Two artists with so much in common teamed up to record "A Few Ole Country Boys" for Travis’ 1990 ‘Heroes and Friends’ album. George Jones joined the singer for the song (two decades later Jamey Johnson would step in to re-cut it), both men knowing all sides of the struggles, successes and sins that can be found in Nashville. Listening to these two legends sing together is as good as it gets. It’s an all-time classic duet.
No. 9: "Angels"
While "Angels" is the lowest charting of any on this list of Randy Travis’ Top 10 songs, it may leave the biggest impact. Written and recorded after the Sept. 11 terrorist attacks, one finds the singer explaining why angels still exist. Along the way, it becomes the sweetest Mother’s Day song ever written. The spoken-word ballad barely made it into the Top 40, but it provided fans with yet another way to appreciate this singer.
No. 8: "If I Didn’t Have You"
"If I Didn’t Have You" marked the 13th No. 1 hit for the North Carolina country singer and was the first single from his first Greatest Hits compilation album. Travis rode this one like it was his own, though the track was actually penned by singer Skip Ewing and songwriter Max D. Barnes, who also scribbled hit singles for the likes of Waylon, Conway and Vince Gill.
No. 7: "Deeper Than the Holler"
You’d be hard pressed to find a country radio station that doesn’t still include this late ’80s hit in their rotation. "Deeper Than the Holler" is a vocal showcase for Travis, but he makes it seem so easy. The sweetness of the song’s message and chorus helped make it a No. 1 hit for a singer who by then had emerged as a bonafide superstar. "My love is purer than the snowflakes / That fall in late December / And honest as a robin on a spring-time window sill / And longer than the song of a whippoorwill."
No. 6: "Better Class of Losers"
Randy Travis co-wrote this song with Alan Jackson for the 1991 High Lonesome album, and it had no trouble reaching the Top 5. Although it was somewhat buried by Garth Brooks‘ "Friends in Low Places," this song is an equally satisfying way to embrace one’s country boy tendencies. Plus, it’s just fun to hear him sing it.
No. 5: "I Told You So"
As far as the best Randy Travis songs go, this 1988 tune is a real gem. It came during the peak of his solo success, reaching No. 1 in June. Then, in 2009, Carrie Underwood took it under her wing and gave it new life as a single. Just a month after her version dropped, she and the "Forever and Ever, Amen" hitmaker paired up to make a super duet version, which peaked at No. 2 on the Billboard country charts.

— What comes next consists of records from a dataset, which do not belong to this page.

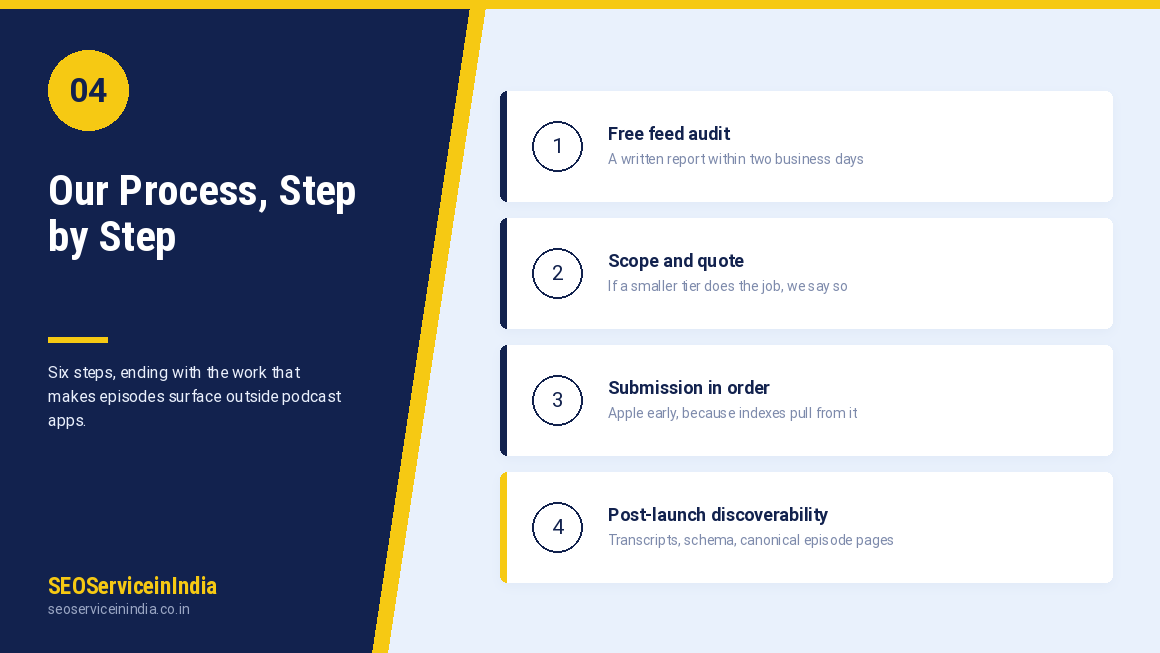 04

Our Process, Step by Step

Six steps, ending with the work that makes episodes surface outside podcast apps.

SEOServiceinIndia
seoserviceinindia.co.in

1
Free feed audit
A written report within two business days

2
Scope and quote
If a smaller tier does the job, we say so

3
Submission in order
Apple early, because indexes pull from it

4
Post-launch discoverability
Transcripts, schema, canonical episode pages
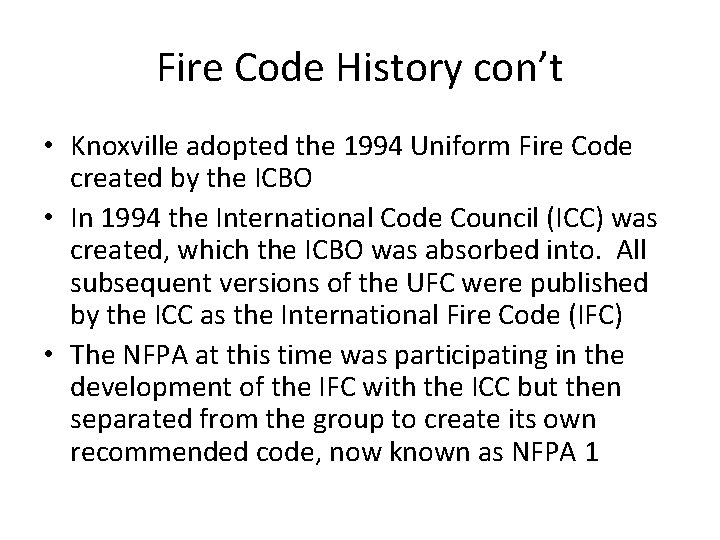 Fire Code History con't

• Knoxville adopted the 1994 Uniform Fire Code created by the ICBO
• In 1994 the International Code Council (ICC) was created, which the ICBO was absorbed into. All subsequent versions of the UFC were published by the ICC as the International Fire Code (IFC)
• The NFPA at this time was participating in the development of the IFC with the ICC but then separated from the group to create its own recommended code, now known as NFPA 1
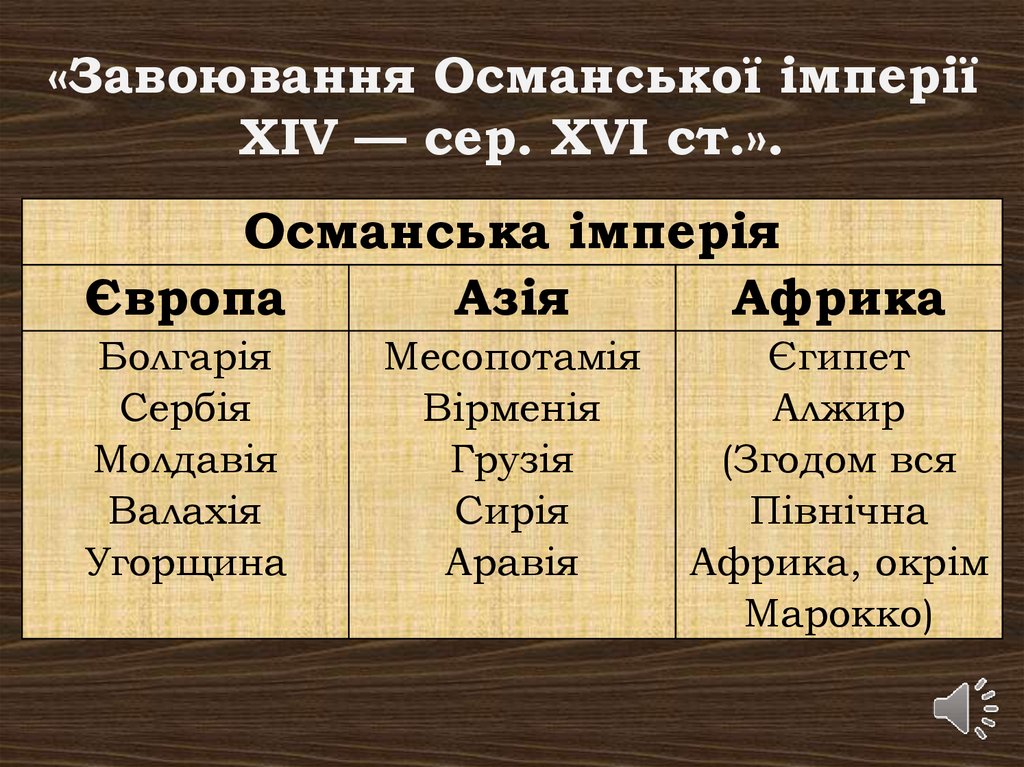 «Завоювання Османської імперії XIV — сер. XVI ст.».

| Османська імперія | | |
|---|---|---|
| Європа | Азія | Африка |
| Болгарія Сербія Молдавія Валахія Угорщина | Месопотамія Вірменія Грузія Сирія Аравія | Єгипет Алжир (Згодом вся Північна Африка, окрім Марокко) |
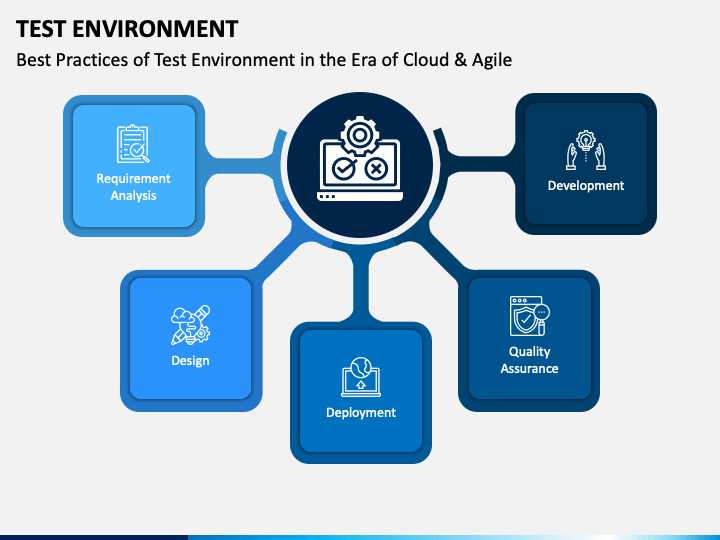 TEST ENVIRONMENT

Best Practices of Test Environment in the Era of Cloud & Agile

Requirement Analysis

Development

Design

Deployment

Quality Assurance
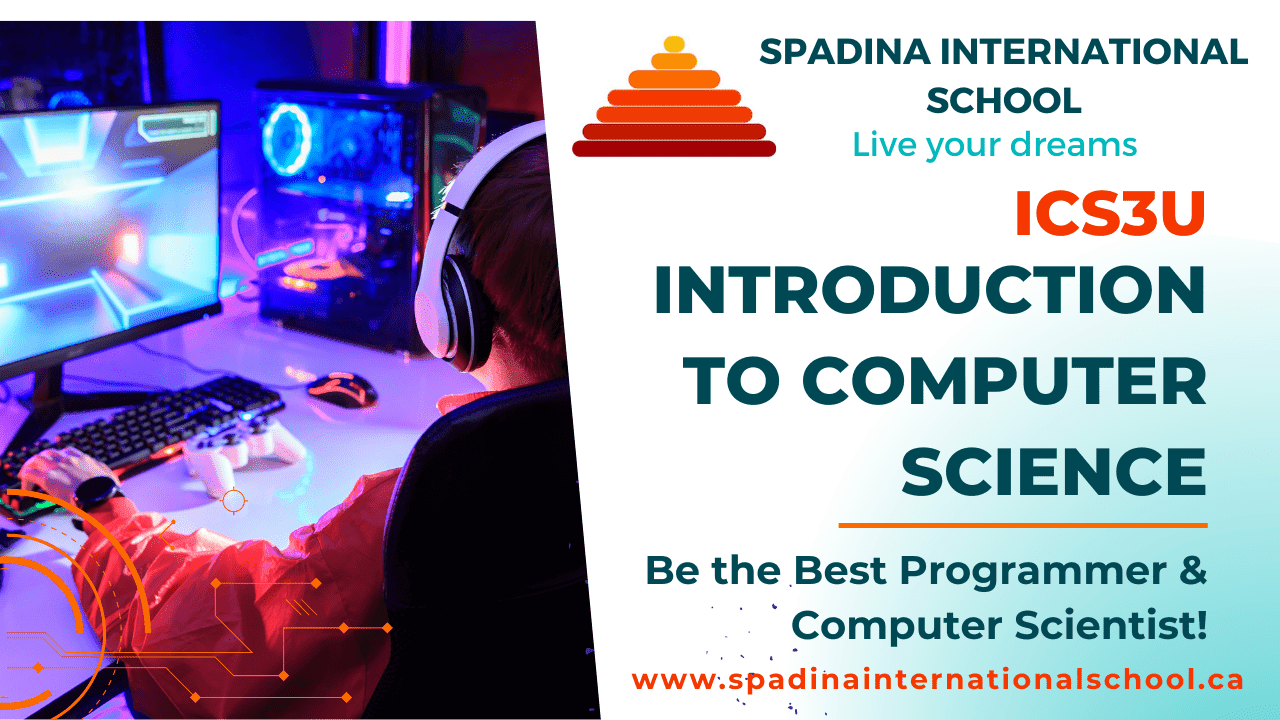 SPADINA INTERNATIONAL SCHOOL
Live your dreams

ICS3U
INTRODUCTION TO COMPUTER SCIENCE

Be the Best Programmer & Computer Scientist!

www.spadinainternationalschool.ca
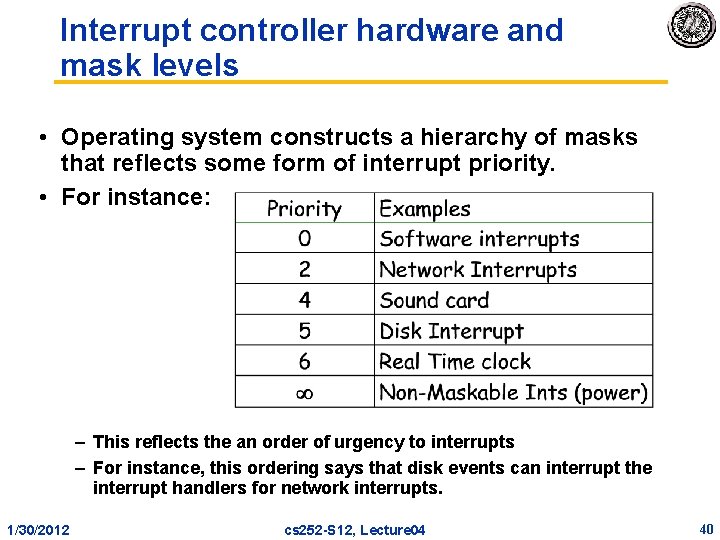 Interrupt controller hardware and mask levels

• Operating system constructs a hierarchy of masks that reflects some form of interrupt priority.

• For instance:

| Priority | Examples |
|---|---|
| 0 | Software interrupts |
| 2 | Network Interrupts |
| 4 | Sound card |
| 5 | Disk Interrupt |
| 6 | Real Time clock |
| $\infty$ | Non-Maskable Ints (power) |

– This reflects the an order of urgency to interrupts

– For instance, this ordering says that disk events can interrupt the interrupt handlers for network interrupts.

1/30/2012 cs252-S12, Lecture04 40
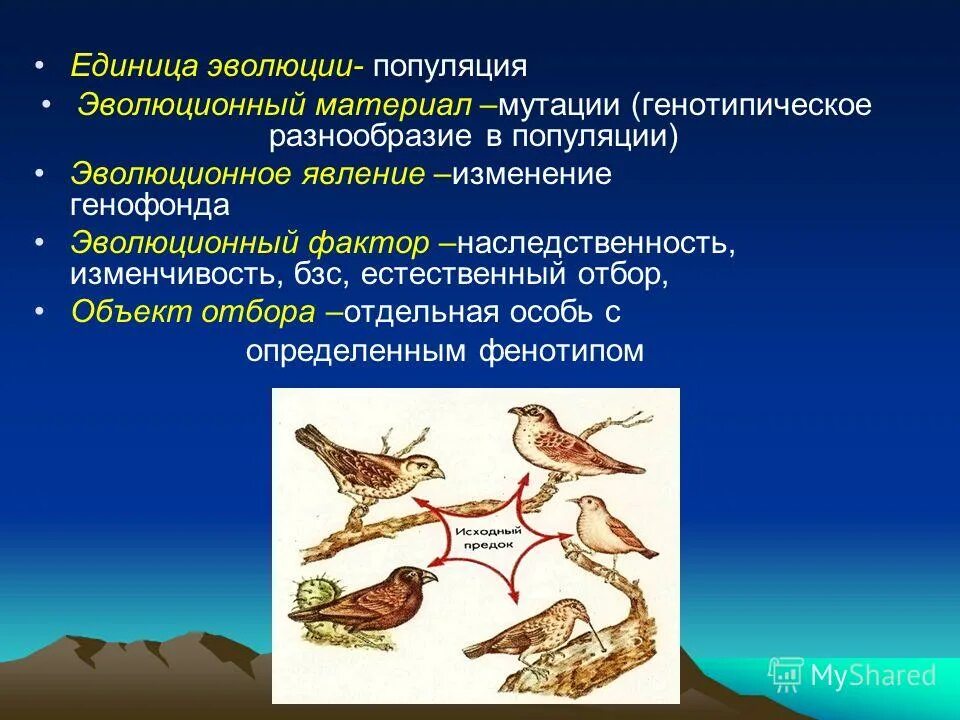 • Единица эволюции- популяция

• Эволюционный материал –мутации (генотипическое разнообразие в популяции)

• Эволюционное явление –изменение генофонда

• Эволюционный фактор –наследственность, изменчивость, бзс, естественный отбор,

• Объект отбора –отдельная особь с определенным фенотипом

Исходный предок

MyShared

No. 4: "On the Other Hand"
Randy Travis liked this song so much, he released it twice. The first time around, way back in 1985, "On the Other Hand" didn’t even see the Top 50 on the U.S. Billboard Hot Country Singles chart. Following the success of "1982," however, Travis was able to send this one to the top when he re-released it a year later. In fact, it was his first No. 1 in North America! The then 26-year-old showed maturity beyond his years — he’d never even been married when he cut this convincing story of a man doing all he can to stay true.
No. 3: "Diggin’ Up Bones"
By 1986, Randy Travis was rolling. "Diggin’ Up Bones" made for back-to-back No. 1 hits — both of which are included on this list of his top songs. It’s no surprise that the Storms of Life album won Album of the Year honors at the 1986 ACMs. Comparisons could be made to George Strait‘s 2006 hit "Give It Away." Both songs rely on an easy tempo to hide the tension, but Travis’ hit is from the perspective of the scorned.
No. 2: "Forever and Ever, Amen"
"Forever and Ever, Amen" is perhaps the most well-known of Travis’ tunes, and that’s because it’s a simple and classic love song. Yes, it has made its rounds at more than a few weddings, but this hit has never been anything but faithful to country fans. As for Travis, how long will he hold his position as one of the most influential country artists? Forever and ever, that’s how long.
No. 1: "Three Wooden Crosses"
The 2003 CMA Awards winner for Song of the Year is Travis’ most inspiring song. By then, the singer had started to struggle to put hits on the radio. There was never any question about this beautifully-written song, however. His older, wiser delivery suited this story, which comes with a surprise ending that leaves many searching for a tissue.